The Neo-Retro Urge

If you play independent digital games, you’re surely familiar with the retro style. Even the scary mainstream publishers have put out titles like Megaman/Rockman 9. This neo-retro approach — I’m not sure if there’s a common name for it — has modern developers make new games that could theoretically run on old hardware. There are quite a few excellent neo-retro games out there, like La-Mulana, a tribute to the MSX, most of the entries in the TIGSource Bootleg Demakes competition, and a work-in-progress game I’ve been playing today, This game is Wizard.

I’m making a distinction here between neo-retro games and games that just use “retro” graphics. Pixel art like in Cave Story or lo-fi art like in Cactus’s games are purely artistic choices, and don’t necessarily represent a deliberate restriction of the game design like the neo-retro approach. That’s what it is, really: a restriction.

Like poets writing a pantoum or authors adopting Oulipian constraints, developers using the neo-retro style are intentionally putting limits on their games’ design. Old gaming platforms have restrictions on resolution, color palette, sound generation, and graphic design, among many others. While most developers throughout history have sought to overcome the restrictions of their platforms, developers using a neo-retro approach do the opposite; they embrace the restrictions.

The results are often strange. Newer gameplay elements like in-game tutorials and saved progress appear side-by-side with 16-color graphics and fake crack intros. But the games have a strange charm. It may be nostalgia for a simpler era, or just the quirkiness of shoving 2008’s game design techniques into 1990’s hardware constraints, but neo-retro games are quite popular among indie game folks.

Why do developers and players like these comparatively primitive-seeming games? On the one hand, making a neo-retro game is a challenge. “Can I make a cool game that could have run on the Commodore 64?” To succeed under such restraints is a test of the designer’s and developer’s abilities. On the other hand, the constraints can serve as inspiration and guidance for the game. La-Mulana is from beginning to end a love-letter to the MSX computer, imitating its graphics, its games, and even incorporating a portable MSX in the game world.

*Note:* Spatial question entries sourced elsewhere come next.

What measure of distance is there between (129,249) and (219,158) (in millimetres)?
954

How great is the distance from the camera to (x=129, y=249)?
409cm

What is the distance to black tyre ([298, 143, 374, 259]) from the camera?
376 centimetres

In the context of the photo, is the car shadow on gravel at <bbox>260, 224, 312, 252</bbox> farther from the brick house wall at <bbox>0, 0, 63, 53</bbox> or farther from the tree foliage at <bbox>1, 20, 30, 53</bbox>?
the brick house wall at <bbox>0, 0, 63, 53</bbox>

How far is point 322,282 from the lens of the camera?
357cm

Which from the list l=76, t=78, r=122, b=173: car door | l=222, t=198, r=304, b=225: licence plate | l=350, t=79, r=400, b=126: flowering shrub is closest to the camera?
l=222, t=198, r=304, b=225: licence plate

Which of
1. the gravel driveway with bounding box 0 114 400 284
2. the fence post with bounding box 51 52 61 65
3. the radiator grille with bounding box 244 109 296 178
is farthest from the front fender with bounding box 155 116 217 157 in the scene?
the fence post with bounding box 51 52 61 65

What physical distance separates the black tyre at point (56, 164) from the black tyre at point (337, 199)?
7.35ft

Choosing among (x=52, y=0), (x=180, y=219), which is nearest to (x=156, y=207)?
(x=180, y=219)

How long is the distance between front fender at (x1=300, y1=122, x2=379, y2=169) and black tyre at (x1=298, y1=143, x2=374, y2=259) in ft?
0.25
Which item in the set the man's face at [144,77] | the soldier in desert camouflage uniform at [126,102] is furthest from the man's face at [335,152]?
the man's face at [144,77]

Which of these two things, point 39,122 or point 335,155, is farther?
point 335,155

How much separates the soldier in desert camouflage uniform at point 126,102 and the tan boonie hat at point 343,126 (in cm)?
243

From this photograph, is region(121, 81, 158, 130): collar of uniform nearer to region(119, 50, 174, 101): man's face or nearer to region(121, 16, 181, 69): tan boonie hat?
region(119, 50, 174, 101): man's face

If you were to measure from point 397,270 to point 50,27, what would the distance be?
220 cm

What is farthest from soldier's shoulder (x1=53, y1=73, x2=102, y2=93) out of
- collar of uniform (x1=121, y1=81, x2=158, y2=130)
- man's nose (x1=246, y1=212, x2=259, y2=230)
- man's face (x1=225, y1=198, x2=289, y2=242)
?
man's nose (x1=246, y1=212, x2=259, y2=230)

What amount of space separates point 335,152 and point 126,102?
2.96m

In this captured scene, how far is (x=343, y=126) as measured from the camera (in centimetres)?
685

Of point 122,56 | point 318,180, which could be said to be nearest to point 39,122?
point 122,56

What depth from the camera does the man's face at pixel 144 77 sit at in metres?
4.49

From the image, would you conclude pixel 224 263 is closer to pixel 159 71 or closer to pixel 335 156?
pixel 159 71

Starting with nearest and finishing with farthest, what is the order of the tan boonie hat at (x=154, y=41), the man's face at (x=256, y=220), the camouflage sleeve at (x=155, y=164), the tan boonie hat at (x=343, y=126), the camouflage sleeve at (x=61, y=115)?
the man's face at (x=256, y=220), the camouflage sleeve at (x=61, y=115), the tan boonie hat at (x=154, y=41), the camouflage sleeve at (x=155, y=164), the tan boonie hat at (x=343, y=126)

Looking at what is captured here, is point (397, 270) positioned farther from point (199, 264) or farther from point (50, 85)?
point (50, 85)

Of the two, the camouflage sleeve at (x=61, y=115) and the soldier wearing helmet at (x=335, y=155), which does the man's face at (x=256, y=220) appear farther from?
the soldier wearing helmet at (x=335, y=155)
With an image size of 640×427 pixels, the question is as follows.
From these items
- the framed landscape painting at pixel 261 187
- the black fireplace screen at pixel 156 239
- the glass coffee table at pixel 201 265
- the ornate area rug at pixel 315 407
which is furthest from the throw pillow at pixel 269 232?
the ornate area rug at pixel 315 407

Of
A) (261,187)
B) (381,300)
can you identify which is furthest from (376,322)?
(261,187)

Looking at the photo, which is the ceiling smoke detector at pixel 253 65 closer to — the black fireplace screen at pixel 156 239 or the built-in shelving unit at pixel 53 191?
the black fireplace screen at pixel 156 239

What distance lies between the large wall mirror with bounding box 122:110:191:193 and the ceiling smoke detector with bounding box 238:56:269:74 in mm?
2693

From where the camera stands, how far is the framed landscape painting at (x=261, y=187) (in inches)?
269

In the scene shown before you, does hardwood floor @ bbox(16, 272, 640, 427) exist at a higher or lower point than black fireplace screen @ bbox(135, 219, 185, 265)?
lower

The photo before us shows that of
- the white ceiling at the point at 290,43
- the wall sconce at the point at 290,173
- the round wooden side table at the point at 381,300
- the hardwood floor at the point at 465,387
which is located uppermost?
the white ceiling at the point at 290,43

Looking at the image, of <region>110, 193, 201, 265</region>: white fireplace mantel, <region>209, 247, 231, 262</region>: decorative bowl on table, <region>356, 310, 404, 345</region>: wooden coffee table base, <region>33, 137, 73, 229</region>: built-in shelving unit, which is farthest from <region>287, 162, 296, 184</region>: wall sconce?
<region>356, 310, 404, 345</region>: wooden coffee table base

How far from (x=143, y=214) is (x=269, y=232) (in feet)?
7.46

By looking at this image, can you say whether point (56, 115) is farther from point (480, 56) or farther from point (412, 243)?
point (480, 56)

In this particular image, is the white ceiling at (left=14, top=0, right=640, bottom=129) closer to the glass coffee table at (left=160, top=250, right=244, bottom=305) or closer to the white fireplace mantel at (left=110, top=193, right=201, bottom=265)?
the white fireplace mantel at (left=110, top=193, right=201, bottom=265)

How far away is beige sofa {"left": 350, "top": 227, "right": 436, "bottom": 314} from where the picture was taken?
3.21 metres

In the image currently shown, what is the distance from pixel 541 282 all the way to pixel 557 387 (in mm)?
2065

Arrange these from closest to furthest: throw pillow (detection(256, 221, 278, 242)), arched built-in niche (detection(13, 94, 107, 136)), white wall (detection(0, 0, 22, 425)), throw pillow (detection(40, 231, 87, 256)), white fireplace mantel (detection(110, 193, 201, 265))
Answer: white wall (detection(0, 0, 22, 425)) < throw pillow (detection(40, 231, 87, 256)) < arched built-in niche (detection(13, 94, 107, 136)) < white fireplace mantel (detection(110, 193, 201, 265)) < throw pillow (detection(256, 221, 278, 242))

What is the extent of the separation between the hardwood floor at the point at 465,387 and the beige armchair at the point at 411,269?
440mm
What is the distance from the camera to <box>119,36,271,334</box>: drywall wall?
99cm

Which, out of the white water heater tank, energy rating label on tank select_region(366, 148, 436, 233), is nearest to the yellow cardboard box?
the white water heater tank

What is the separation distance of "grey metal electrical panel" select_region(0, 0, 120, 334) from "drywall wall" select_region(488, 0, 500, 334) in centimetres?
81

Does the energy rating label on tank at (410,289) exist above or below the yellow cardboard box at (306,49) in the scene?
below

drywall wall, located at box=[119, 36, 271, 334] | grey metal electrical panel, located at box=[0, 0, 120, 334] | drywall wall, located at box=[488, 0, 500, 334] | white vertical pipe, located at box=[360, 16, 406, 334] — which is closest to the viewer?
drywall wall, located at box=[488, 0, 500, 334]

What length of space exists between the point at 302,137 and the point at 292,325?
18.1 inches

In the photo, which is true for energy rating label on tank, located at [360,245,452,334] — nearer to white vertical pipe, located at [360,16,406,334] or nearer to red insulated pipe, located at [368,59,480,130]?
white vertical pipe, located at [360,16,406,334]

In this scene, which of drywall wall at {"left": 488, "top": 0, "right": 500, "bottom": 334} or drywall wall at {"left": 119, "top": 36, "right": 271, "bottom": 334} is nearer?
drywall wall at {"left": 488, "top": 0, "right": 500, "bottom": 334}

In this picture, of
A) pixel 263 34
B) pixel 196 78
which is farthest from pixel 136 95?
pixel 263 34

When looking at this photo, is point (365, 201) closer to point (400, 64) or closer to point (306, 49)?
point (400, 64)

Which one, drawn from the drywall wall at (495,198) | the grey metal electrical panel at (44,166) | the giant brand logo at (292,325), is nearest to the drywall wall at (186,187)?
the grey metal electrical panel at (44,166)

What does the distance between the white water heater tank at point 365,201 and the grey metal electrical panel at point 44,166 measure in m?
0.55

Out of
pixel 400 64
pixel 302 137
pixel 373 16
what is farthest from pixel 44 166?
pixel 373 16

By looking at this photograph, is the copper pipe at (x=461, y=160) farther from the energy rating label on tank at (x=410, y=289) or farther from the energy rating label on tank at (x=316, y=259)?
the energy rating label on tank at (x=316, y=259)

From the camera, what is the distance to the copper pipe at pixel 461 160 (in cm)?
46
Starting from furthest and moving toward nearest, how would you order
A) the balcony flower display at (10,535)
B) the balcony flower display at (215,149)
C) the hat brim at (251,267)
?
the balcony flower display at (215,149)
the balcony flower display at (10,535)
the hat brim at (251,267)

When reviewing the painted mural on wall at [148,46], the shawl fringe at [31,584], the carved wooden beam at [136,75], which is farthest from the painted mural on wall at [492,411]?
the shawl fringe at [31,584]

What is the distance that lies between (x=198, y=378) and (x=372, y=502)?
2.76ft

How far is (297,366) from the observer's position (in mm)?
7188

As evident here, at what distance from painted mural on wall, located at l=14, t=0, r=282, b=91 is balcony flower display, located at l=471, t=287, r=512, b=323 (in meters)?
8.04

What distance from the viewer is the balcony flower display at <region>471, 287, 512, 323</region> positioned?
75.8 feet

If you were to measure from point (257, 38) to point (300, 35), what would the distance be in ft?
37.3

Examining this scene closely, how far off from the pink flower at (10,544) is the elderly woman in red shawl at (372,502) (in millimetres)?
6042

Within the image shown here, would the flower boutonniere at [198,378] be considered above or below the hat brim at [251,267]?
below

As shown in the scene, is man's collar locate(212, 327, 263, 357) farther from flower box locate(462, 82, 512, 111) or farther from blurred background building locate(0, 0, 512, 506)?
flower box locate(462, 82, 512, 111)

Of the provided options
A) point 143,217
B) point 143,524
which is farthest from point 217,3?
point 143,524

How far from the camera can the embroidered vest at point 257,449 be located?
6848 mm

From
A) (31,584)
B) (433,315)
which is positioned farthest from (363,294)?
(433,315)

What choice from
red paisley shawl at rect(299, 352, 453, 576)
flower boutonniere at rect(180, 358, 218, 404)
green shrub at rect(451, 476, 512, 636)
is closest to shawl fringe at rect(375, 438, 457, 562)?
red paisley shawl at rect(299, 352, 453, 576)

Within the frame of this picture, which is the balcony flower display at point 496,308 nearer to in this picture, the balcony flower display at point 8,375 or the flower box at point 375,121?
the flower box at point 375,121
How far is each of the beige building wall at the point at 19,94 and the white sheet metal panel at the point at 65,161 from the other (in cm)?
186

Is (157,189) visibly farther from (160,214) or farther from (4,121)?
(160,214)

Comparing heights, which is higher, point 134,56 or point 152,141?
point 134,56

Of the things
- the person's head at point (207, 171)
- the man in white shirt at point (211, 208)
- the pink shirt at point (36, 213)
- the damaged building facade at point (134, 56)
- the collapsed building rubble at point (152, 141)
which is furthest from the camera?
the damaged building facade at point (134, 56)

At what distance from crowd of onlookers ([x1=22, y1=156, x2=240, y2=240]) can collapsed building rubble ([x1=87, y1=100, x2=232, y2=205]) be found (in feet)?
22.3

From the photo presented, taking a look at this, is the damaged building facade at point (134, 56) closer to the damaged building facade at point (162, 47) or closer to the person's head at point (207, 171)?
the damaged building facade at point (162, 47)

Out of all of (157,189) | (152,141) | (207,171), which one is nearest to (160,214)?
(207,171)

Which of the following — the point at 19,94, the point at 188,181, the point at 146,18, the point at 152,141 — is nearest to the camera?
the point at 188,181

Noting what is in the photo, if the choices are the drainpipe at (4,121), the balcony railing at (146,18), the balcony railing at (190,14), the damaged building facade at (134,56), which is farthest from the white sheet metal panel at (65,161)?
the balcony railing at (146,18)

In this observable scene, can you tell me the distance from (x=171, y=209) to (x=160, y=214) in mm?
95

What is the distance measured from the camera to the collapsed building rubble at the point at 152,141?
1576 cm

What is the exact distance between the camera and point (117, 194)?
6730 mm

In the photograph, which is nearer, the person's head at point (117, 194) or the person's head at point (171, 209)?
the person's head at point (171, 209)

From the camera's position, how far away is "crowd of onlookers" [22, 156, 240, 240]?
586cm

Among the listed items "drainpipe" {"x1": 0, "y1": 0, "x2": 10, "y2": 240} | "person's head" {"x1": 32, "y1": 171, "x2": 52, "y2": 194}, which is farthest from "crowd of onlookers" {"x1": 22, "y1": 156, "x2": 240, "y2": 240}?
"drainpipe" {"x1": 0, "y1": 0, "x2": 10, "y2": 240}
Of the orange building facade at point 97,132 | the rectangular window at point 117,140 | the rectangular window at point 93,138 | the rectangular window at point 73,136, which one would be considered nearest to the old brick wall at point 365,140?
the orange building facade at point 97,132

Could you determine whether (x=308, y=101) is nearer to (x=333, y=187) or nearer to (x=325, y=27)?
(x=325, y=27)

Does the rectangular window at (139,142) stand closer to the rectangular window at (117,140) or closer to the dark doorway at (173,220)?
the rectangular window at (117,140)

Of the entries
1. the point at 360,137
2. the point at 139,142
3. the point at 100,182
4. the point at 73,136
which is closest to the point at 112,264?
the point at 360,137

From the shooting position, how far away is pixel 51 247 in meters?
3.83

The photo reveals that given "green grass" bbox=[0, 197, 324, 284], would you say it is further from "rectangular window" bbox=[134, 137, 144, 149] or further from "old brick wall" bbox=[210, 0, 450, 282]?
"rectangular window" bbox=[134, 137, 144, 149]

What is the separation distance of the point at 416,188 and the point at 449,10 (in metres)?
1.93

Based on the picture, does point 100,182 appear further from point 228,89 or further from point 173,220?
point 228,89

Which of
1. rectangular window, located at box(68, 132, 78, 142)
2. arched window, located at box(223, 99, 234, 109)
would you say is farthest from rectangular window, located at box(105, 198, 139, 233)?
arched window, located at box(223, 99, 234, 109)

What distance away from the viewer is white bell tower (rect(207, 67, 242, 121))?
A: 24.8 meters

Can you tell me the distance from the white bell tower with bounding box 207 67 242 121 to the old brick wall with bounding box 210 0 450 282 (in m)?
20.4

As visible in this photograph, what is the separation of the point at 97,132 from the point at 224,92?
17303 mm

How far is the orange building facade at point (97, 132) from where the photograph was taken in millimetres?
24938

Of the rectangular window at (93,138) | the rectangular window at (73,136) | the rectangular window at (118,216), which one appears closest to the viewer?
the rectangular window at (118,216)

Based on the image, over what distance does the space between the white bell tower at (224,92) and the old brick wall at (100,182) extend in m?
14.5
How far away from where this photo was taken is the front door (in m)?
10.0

Neo-retro games are a good way to look back at where digital games have been and how things have changed. Everyone likes to think they live in an enlightened era, but I do think we have people creating games today that put more thought and creativity into game design than in the past. This, combined with our more advanced tools, means that we can create games for an archaic platform that are more fun, more creative, or more interesting than the games originally released for it. Remember your humility, though; in twenty years, someone will make an awesome neo-retro game aping the Playstation 3 that’s better than anything we have today.